I follow the whimpering sound into my parents’ bedroom. I kneel on the ground next to their bed to take a look underneath, and sure enough, there is Winston.
He is as far away from me as possible. The whimpering gets louder as I try to reach for him. He is afraid of me. “You know, don’t you, boy? You know there is something wrong with me.”
I don’t want to scare him any further. I pick myself up off the ground and leave the room. I remember going to pick him out from a whole litter of puppies. He ran up to me and licked my face when I crouched down to greet him. He picked me, he picked our family, and I loved that damn dog! Now Winston doesn’t want anything to do with me. It feels like losing a family member; he’s been by my side for so many years. He is always the first one to greet me when I get home, by running to the door and jumping up on me as far as he can reach. I shut the door to my room so I won’t hear the whimpering anymore; I can’t stand it.

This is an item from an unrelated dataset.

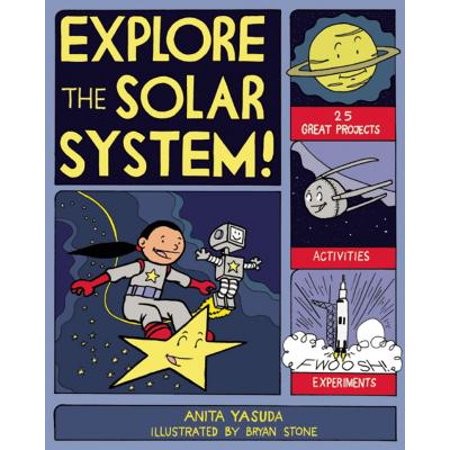 Explore the Solar System! : 25 Great Projects, Activities, (Project Of Solar System For Be Students)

I have every intention of unpacking but feel much too depressed at the moment. I lie down on my bed and stare at the ceiling. There is my trusty Spider-man poster, but he brings me no comfort today.
“Hey, Spidey, I’m too sad to talk right now,” I say out loud and then turn onto my side to face my window.
My stomach growls so loudly that I think a demon might burst out of it. I hold it and tell it to shut up like it is a separate entity. I don’t want to be this.
I get up and head over to one of my drawers to pull out a pair of scissors. They are sharp enough to slice through anything. I usually use them to cut fabric.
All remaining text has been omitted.